So, you also know the city of Dallas is now using Lake Fork water and I called my local water company to see if they were checking for phosphonates and they said no they do not and neither does the city of Dallas. Luckily, where I live my water company uses well water for supply so I am personally not concerned but I would be in areas that do receive Lake Fork water on the north end of Lake Fork and if I lived in Dallas.
|Author:||northwesterner [ Sun Jan 29, 2017 11:58 am ]|
|Post subject:||Re: Glyphosate Contamination in Dallas drinking Water|
I was under the impression that Roundup can't be used near water, but then when I looked at the Monsanto site for their various pesticides, the one they manufacture for use on aquatic plants has a higher percentage of glyphosate than in Roundup. Not like I'd take their word for anything except the noxious ingredients in their products.
I've searched for information to back up what I remember - that Roundup wasn't to be used near water because it would harm aquatic life, but I can't find any of that now. I do have a site that has a lot of information about pesticides, herbicides, etc, that may be a helpful starting place. National Pesticide Information Center -
NPIC provides objective, science-based information about pesticides and pesticide-related topics to enable people to make informed decisions. NPIC is a cooperative agreement between Oregon State University and the U.S. Environmental Protection Agency (cooperative agreement #X8-83560101). The information in this publication does not in any way replace or supersede the restrictions, precautions, directions, or other information on the pesticide label or any other regulatory requirements, nor does it necessarily reflect the position of the U.S. EPA.

ENTRIES SHOWN:
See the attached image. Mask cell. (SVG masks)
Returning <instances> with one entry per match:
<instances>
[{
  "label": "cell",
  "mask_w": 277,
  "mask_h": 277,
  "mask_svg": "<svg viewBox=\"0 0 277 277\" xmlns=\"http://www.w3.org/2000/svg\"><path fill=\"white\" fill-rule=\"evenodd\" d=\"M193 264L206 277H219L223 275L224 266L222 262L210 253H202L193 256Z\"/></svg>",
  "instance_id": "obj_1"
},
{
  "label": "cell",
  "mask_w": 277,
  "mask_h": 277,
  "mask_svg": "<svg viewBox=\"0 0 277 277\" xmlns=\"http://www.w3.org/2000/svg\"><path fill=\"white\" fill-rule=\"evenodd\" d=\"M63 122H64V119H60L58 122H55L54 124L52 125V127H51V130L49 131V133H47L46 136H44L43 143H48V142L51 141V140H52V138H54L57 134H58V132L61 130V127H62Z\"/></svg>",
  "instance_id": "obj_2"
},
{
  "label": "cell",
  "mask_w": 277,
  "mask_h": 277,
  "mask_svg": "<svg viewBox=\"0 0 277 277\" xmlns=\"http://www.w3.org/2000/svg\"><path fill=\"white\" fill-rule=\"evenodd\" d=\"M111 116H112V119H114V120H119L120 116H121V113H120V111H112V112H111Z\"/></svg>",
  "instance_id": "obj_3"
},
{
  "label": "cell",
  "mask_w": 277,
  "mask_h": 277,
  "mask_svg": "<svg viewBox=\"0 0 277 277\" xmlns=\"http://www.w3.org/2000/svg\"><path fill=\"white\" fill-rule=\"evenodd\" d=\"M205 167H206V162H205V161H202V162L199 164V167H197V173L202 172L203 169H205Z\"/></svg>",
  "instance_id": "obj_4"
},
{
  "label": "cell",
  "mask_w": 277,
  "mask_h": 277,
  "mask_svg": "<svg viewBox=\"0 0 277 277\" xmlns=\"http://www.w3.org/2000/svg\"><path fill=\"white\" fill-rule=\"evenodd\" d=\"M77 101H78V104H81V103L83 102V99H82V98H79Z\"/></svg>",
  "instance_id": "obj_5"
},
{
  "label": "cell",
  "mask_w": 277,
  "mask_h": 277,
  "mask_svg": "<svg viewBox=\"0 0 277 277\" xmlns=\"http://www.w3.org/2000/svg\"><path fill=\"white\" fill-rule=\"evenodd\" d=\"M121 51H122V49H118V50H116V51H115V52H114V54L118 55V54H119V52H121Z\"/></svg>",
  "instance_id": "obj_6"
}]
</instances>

QUESTIONS TO ANSWER:
a - Transcribe everything in the forum thread on glyphosate in Dallas drinking water from "I've searched for" down to "the U.S. EPA.".
b - In the forum thread on glyphosate in Dallas drinking water, which two parties are named in the cooperative agreement behind the National Pesticide Information Center?

TASK-BY-TASK ANSWERS:
a -
I've searched for information to back up what I remember - that Roundup wasn't to be used near water because it would harm aquatic life, but I can't find any of that now. I do have a site that has a lot of information about pesticides, herbicides, etc, that may be a helpful starting place. National Pesticide Information Center -
NPIC provides objective, science-based information about pesticides and pesticide-related topics to enable people to make informed decisions. NPIC is a cooperative agreement between Oregon State University and the U.S. Environmental Protection Agency (cooperative agreement #X8-83560101). The information in this publication does not in any way replace or supersede the restrictions, precautions, directions, or other information on the pesticide label or any other regulatory requirements, nor does it necessarily reflect the position of the U.S. EPA.

b - Oregon State University and the U.S. Environmental Protection Agency.